An NGO based in the northern Italian region of Lombardy has rescued two migrants who were exploited by gangmasters. Kali, a 23-year-old Indian man, and Irina, a 27-year-old Romanian woman, became victims of gangmasters after they migrated to Italy. They were aided by ''Lule,'' an organization in Lombardy that helps victims like them.
Migrants who become victims of the gangmaster system in Italy are paid very little, exploited and often sold across the country, even in the rich northern Lombardy region to where they migrated to build a better future.
It is a common story for migrants like Kali, a 23-year-old Indian man, and Irina, a 27-year-old Romanian woman, who left their respective countries with the promise of new horizons but ended up in a spiral of exploitation, that is, until they were set free by "Lule," an NGO based in Lombardy that works to help people like them.
Kali, in debt to the gangmasters
In 2017, Kali became his family's sole breadwinner after his father's death. He was alone with four siblings and a mother to support and had to pay loans for medicines and the family's modest house. That is when he followed a friend's advice and sought the help of an "agent," or a migrant smuggler, he said in a recent interview.
After a long and exhausting trip by land with a fake stay permit, Kali was forced to accept a "contract" where he agreed to pay 8,000 euros to his "agent" for the trip.
"Seven of us arrived in Italy," he said. "We were housed in a place in Melegnano in a home with only men. Some were supposed to distribute leaflets, like me, others (were meant to work) in the fields but I was subsequently told that I needed to move to Cremona where there was urgent need for workers for the summer harvest."
In August 2017, the youth started picking melons and watermelons.
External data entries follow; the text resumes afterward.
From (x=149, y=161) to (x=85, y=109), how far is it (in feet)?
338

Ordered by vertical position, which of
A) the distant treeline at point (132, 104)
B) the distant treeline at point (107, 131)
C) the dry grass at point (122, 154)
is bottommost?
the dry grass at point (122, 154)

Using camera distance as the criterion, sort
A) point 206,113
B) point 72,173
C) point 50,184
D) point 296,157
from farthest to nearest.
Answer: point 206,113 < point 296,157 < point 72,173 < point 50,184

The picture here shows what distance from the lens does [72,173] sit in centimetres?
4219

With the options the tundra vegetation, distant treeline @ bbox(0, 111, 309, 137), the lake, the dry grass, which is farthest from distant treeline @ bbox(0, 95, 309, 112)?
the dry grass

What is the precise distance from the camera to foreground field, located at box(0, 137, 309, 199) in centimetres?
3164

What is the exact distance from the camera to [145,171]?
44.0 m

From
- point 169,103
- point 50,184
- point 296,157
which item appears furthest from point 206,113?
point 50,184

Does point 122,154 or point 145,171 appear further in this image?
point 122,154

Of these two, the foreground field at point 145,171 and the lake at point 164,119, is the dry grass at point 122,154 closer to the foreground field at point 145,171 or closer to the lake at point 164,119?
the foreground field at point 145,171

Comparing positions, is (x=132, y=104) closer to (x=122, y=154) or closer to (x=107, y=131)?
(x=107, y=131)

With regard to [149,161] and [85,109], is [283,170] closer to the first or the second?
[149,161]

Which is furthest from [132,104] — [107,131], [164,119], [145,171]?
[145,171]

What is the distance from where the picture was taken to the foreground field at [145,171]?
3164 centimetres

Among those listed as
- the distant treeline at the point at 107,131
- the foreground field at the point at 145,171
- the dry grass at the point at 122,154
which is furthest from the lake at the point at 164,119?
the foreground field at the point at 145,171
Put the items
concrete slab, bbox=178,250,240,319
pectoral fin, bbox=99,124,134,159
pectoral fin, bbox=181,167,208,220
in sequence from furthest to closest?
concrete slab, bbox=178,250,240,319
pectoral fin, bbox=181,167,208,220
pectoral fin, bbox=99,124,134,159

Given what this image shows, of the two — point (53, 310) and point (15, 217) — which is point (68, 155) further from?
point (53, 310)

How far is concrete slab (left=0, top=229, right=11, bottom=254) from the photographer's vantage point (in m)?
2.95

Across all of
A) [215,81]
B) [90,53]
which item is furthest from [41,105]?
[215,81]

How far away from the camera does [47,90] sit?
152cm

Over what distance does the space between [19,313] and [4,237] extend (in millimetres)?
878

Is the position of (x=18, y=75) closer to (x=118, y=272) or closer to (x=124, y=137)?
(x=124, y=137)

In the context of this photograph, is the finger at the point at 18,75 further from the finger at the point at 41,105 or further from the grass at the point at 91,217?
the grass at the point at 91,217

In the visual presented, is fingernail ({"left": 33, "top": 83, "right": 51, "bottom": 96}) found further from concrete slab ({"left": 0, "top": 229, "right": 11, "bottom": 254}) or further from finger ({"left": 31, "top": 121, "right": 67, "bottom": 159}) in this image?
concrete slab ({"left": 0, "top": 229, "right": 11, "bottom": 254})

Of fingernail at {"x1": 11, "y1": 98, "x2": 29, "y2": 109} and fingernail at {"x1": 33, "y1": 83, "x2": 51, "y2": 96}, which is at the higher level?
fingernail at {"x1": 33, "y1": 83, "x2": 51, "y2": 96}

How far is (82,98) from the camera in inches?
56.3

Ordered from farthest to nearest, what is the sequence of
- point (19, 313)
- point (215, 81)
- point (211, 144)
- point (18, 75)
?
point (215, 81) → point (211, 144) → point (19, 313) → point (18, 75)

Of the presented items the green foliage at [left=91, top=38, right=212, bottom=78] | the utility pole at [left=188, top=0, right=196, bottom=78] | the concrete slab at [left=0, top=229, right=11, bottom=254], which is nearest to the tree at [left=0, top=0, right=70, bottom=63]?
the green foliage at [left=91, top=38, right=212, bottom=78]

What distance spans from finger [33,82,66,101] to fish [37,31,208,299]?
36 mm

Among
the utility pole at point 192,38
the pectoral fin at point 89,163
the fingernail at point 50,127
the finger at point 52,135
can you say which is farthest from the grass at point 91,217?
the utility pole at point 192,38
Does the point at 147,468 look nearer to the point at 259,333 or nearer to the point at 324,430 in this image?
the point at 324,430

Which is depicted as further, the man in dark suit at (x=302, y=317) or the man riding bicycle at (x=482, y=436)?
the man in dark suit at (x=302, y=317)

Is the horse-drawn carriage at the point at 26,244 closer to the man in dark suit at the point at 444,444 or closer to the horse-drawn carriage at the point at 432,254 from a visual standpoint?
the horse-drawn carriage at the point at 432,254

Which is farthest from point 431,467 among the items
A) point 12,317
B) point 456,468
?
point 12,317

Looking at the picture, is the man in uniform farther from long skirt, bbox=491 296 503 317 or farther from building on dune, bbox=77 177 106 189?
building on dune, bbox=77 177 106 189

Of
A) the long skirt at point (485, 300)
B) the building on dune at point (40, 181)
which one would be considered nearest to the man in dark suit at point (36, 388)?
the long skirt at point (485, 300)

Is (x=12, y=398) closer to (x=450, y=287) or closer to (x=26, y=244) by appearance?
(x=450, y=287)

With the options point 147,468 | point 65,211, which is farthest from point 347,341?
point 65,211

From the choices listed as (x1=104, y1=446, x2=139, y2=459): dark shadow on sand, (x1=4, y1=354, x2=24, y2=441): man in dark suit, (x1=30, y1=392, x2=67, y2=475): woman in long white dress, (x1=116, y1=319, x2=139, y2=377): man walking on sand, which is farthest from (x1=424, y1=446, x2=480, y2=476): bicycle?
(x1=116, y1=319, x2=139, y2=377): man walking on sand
On paper he was being paid €6.70 per hour and working eight hours a day. However, he said that he was forced to "give back 2 euros an hour to my gangmaster, a fellow countryman, and we worked for over 12 hours a day. I also had to pay 150 euros a month for food, in addition to the debt for the trip, with a contract that stated that I was only working four days a month."
Kali lived in a home with fellow Indians who were divided according to caste and forced to obey the gangmaster out of fear and a kind of "gratitude" they felt for being given the chance to work. That is when the migrant said he understood he would not be able to help his family in such a situation and decided to make some extra money by selling bracelets in the streets of Cremona: "I was approached by the operators of Lule who saved me. Now I hope for a better future," Kali explained.
Irina, betrayed and sold
Irina arrived in Italy two years ago for sentimental reasons. She followed her partner who promised her that she could get a work permit. "We traveled through southern Italy, at first working in the fields of Sicily, Calabria, Puglia and then in Latina," she said. "I was hit and sexually abused both by countrymen who were workers and by my employer, an Italian, with the silent consent of my partner."
After understanding that she was taken to Italy under false pretenses, she became sentimentally involved with a Romanian man who promised her a new life in Bergamo, Lombardy. "I was de facto sold but I didn't know it at the time'," she said. "I started picking salads for 16 hours a day to repay my trip from Romania, under awful conditions," she explained.
Then Irina's life changed dramatically: "I was sold again and was forced to work as a prostitute, that is until I met with an operator from Lule."
The Lule operator, Marzia Gotti, who coordinates territorial services for the organization, said that "these people are treated like working machines, forced to work under the sun all day, without water, without perspectives. There are protocols to protect them and reintroduce them into society" which "we have a hard time publicizing," she added.
Lule, which is based in Abbiategrasso near Milan, supports and promotes the social integration of people who are marginalized, victims of exploitation and human trafficking. "We work in silence and have been providing assistance to the victims of the gangmaster system for nearly two years," continued Gotti. "It is at this point clear to everybody" that the gangmaster system "also exists in Lombardy, in the country's north, but too little is done to inform people" about how to report exploitation cases and how to seek help, she concluded.